According to the CCWG's final report, "At Colby, the central role alcohol plays in student social life has been a source of great concern for decades. The College has attempted numerous policy and enforcement approaches to confront the systemic abuse of alcohol in student social life and change the campus culture of excessive student drinking. Despite these repeated efforts, dangerous, high-risk drinking remains a staple of student life at Colby."
One of the CCWG's recommendations that has attracted much student attention is the possibility of making changes to the existing alcohol points system that the administration uses in disciplinary procedures. Students have consistently viewed the current points system, which was instituted in 2005, as overly complex. A new disciplinary plan proposed by the CCWG divides offenses between individuals who are under 21 and those who are over 21, creating different consequences for each age group. Furthermore, disciplinary action would depend on how many existing offenses students have and whether or not they were consuming hard alcohol or beer and wine.
The proposed plan would also limit the use of hard alcohol to the Pub and to licensed events, regardless of whether the individual is 21 or older. In terms of the alcohol policy, "students will see specific changes," Student Government Association (SGA) President Jacob Fischer '10 said. "A new alcohol violation system will certainly affect student life when it becomes active next year...replacing the alcohol points system with a simpler system that integrates the recommendation to only allow hard alcohol at catered events and in the Pub."
The College Affairs Committee (CAC) is preparing to vote on the new policy next week. Once they make a decision, the Presidents' Council will discuss the proposal and their opinion will influence a final draft of the disciplinary code. SGA will then have the opportunity to make further suggestions. The process will likely continue throughout April. Although the CCWG's focus has been on alleviating high risk drinking, they have certainly been "working on all different fronts," Vice President for Student Affairs and Dean of Students James S. Terhune explained. The group's recommendations are not necessarily a statement against alcohol, but rather they seek to stop the dangerous drinking that puts people in risk of serious illness and even death.
Last month, each dorm had a meeting with a dean where residents drafted a Statement of Community Expectations, as suggested by the CCWG. These talks "were heavily focused on creating a more equitable and communal living environment in the dorms," Fischer said.
By taking a closer look at personal behavior, especially with regard to alcohol, these meetings also give each dorm the opportunity to engage in discussion about how to make a stronger and more unified College community.
"Although the meetings [last month] were good to have with the deans, I hope they become a permanent part of dorm life [without the deans]...a meaningful way to create local government in a sense," Terhune said.

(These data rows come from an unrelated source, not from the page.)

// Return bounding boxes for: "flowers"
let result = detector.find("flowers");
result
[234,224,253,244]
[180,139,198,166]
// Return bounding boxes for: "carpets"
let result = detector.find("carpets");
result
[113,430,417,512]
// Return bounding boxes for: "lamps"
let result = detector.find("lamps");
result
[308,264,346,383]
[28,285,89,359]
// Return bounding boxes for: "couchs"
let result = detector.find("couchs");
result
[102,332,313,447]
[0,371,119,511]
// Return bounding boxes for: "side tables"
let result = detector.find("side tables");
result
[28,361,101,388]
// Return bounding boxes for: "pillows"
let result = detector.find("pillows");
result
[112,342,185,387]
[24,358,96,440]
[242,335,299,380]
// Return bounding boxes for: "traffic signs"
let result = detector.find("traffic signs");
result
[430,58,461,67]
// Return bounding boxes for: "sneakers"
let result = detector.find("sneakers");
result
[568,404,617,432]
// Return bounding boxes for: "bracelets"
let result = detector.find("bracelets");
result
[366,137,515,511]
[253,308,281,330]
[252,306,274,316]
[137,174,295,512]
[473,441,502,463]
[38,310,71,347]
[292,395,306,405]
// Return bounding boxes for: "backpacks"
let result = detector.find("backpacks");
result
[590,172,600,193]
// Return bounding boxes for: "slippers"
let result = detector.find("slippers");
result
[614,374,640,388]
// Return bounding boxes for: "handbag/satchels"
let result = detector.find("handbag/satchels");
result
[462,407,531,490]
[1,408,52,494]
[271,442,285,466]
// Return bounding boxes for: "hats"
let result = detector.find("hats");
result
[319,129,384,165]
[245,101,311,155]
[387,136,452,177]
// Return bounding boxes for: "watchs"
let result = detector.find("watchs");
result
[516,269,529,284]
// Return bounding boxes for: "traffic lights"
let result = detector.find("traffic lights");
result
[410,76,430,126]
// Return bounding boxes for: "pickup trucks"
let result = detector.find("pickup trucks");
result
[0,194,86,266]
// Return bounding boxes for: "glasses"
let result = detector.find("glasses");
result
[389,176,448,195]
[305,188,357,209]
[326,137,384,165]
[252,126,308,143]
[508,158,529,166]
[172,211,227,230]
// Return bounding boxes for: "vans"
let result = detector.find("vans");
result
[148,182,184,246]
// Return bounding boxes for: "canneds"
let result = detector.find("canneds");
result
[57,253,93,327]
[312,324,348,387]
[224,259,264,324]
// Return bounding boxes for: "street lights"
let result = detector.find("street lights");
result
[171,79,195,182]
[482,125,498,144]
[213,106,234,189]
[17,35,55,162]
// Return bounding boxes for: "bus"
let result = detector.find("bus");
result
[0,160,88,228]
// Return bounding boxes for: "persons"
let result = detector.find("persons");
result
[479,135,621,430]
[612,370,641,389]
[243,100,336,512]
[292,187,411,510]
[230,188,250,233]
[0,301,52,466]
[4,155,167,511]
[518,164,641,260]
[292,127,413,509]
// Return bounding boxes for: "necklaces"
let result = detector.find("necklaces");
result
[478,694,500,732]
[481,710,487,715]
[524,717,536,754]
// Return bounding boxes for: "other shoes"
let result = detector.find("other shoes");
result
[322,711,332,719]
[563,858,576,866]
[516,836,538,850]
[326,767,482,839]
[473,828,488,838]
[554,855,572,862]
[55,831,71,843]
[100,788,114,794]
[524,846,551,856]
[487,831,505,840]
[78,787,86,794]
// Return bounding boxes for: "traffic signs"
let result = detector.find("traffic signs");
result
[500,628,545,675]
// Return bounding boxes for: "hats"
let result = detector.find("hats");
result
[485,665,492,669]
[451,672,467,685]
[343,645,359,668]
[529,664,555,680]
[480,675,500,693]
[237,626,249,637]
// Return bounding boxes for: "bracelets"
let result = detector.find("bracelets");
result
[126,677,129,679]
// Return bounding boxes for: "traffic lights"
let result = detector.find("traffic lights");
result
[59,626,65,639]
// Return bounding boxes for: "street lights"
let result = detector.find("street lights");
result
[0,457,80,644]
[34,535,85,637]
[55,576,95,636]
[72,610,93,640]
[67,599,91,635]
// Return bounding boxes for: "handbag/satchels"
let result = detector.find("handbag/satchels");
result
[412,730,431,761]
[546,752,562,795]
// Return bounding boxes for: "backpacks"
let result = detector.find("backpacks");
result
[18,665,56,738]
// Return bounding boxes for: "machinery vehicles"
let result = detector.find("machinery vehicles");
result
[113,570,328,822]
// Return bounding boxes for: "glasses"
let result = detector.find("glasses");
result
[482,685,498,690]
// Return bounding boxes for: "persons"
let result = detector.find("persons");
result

Some other suggestions the CCWG has proposed include offering more classes on Friday and having professors make assignments due on Fridays to limit the number of days that students spend drinking. These types of changes are being organized by the Registrar and will be available next semester.
This JanPlan, the College made efforts to offer more programming for students so that drinking was not the only option during a time that is historically less busy. Campus Life and other student groups will be working hard to create more events for students that take the focus away from alcohol.
Though the process has been gradual, the CCWG hopes to make its recommendations a permanent part of campus life by next year.